Covid testing pushes LetsGetChecked to €1bn valuation
Latest Irish tech unicorn to use money for expansion of services
LetsGetChecked expanded during the pandemic. Photograph: iStock
Irish-founded virtual care company LetsGetChecked has closed a $150 million (€123 million) series D funding announcement, bringing its total valuation to more than $1 billion.
That valuation sees the company join the ranks of Irish tech unicorns, and brings the total amount raised by the company to more than $260 million.
The funding round was led by Boston-based Casdin Capital, with further participation from CommonFund Capital, Illumina Ventures, Optum Ventures, Transformation Capital, HLM Venture Partners, and Qiming Venture Partners USA, and professional golfer Rory Mcllroy.
“We were able to demonstrate last year the ability of the platform to scale and get critical services to customers and patients in the home,” founder and chief executive Peter Foley said. “We had lots to point to in the investor community.”
“Generally speaking in the industry, there is massive change in healthcare. It is becoming digital first; for a long time it wasn’t. That’s driven by the conditions we’ve all had to live in over the past 18 months.
“ There’s definitely a massive shift happening in the industry, and we are at the forefront of it,” Mr Foley added. “It’s an amazing opportunity to deliver on what we built the company for, but also it is attracting a lot of interest from the wider investor community.”
He described the investment from Casdin Capital as a “good signal” to the market.
“They’re a real crossover type fund. We’re extremely fortunate to have got their investment,” he said.
Founder Eli Casdin will join the board of LetsGetChecked.
The company said it planned to use the money to invest in and expand its services, including investment in its telehealth services, expand its pharmaceutical services in the US and other markets, and strengthen its commitment to delivering at-home diagnostic test kits directly to customers.
“Those three pillars allow us to develop care pathways which we have established, such as managing someone’s cardiac care profile over time, or hyperlipidemia for cholesterol, hyperthyrododism for a particular cohort,” said Mr Foley. “It’s about managing people’s care to derive better outcomes for patients over time.”
LetsGetChecked, founded by Mr Foley in 2015, has seen its business grow significantly during the pandemic, with year-on-year growth hitting 1,500 per cent.
In addition to supplying its at-home diagnostics tests to customers, last year saw the health insights business scale up its Covid-19 testing through the past year and build its first European-owned and -operated lab in Dublin.
In December, LetsGetChecked said it would create 160 jobs in Dublin, bringing its total workforce to 650.
Mr Foley said recruitment was ongoing. “The hiring process is going great,” he said. “Our engineering team and designers are all based out of Ireland.”
He said the company would continue to focus on Europe and the US in the near term. He didn’t rule out further fundraising later in the year, or a potential stock market flotation in the future.
The company, which has offices in Dublin and New York, has offered its private at-home screening model to more than 1 million customers in 2020 alone. Pricing for its tests, which usually require only a simple prick of the finger, start at about €50.
The company began with sexual health tests, but its current list of tests includes men and women’s health and diagnostics for vitamin levels, thyroid function and cortisol levels. It has continued to offer its standard diagnostic tests to clients during the coronavirus outbreak.

§

What to do ▸
a - Answer these questions from the LetsGetChecked article:
(i) Which firm led the funding round?
(ii) In what year did Peter Foley found LetsGetChecked?
(iii) Where are the company's engineering team and designers based?
b - Translate this sentence from the LetsGetChecked article into Spanish: "Founder Eli Casdin will join the board of LetsGetChecked."
c - Say whether each statement agrees with the LetsGetChecked article, and quote the words that decide it:
(i) The company's first tests were sexual health tests.
(ii) The company has offices in Dublin and London.
(iii) Prices for the company's tests start at about €100.

§

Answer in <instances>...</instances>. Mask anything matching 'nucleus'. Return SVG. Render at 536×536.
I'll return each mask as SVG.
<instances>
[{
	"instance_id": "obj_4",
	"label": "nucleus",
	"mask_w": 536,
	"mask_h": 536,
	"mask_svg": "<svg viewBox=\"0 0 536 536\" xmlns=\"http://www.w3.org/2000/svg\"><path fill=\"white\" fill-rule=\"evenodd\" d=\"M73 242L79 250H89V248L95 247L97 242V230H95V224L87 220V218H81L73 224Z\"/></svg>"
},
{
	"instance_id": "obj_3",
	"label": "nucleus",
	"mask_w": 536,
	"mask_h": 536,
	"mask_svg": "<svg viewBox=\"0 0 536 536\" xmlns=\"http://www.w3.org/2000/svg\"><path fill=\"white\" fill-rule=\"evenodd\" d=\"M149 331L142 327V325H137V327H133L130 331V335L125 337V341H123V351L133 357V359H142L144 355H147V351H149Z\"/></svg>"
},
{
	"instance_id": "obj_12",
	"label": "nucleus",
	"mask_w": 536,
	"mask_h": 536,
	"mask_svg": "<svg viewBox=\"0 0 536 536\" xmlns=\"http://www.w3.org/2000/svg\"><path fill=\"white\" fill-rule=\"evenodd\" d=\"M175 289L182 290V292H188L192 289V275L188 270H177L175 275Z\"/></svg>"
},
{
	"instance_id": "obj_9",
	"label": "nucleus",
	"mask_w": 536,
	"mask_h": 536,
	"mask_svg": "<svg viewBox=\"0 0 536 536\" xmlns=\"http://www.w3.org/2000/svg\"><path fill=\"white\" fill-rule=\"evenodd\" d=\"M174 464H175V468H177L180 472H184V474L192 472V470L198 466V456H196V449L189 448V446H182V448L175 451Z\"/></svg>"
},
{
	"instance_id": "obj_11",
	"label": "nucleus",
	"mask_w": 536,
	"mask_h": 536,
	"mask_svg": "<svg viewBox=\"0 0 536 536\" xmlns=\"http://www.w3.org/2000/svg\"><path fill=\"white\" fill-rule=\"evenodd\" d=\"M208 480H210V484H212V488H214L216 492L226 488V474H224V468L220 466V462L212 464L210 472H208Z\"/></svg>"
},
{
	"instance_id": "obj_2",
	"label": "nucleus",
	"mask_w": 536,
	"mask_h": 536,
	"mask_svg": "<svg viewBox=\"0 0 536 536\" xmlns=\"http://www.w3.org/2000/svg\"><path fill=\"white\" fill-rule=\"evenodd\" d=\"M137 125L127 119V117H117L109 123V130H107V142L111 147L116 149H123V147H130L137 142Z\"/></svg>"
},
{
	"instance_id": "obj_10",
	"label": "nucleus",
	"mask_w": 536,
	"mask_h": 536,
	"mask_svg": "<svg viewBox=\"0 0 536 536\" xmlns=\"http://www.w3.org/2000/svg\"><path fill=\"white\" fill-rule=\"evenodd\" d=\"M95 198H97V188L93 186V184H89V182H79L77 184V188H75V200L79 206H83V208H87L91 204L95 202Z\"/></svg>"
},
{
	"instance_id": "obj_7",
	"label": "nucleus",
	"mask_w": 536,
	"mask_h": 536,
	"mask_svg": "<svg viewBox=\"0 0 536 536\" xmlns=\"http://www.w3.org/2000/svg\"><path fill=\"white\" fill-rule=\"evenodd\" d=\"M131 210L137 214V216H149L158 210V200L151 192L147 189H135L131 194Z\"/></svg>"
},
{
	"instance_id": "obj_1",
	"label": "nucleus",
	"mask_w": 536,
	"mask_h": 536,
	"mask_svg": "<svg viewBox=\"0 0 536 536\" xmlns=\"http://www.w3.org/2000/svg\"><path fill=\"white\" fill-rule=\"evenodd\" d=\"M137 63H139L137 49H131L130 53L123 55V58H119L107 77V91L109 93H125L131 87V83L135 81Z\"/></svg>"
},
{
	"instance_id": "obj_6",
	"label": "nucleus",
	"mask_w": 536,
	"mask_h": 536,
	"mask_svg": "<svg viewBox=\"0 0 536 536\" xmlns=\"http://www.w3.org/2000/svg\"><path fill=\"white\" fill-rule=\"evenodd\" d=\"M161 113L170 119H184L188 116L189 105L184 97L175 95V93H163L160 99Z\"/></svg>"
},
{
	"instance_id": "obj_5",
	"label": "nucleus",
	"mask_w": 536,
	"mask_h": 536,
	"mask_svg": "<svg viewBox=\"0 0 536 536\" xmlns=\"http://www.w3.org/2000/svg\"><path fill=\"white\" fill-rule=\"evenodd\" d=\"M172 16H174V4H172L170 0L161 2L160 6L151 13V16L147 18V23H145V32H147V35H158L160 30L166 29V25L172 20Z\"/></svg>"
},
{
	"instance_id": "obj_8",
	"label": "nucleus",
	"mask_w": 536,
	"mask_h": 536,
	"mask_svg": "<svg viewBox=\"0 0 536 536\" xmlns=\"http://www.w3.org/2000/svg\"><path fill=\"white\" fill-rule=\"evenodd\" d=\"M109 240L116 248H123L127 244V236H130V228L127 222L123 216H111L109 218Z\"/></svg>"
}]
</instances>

§

Solutions in order ▸
a -
(i) Boston-based Casdin Capital
(ii) 2015
(iii) Ireland

b - El fundador Eli Casdin se incorporará al consejo de administración de LetsGetChecked.

c -
(i) Yes: "The company began with sexual health tests"
(ii) No: "which has offices in Dublin and New York"
(iii) No: "Pricing for its tests, which usually require only a simple prick of the finger, start at about €50."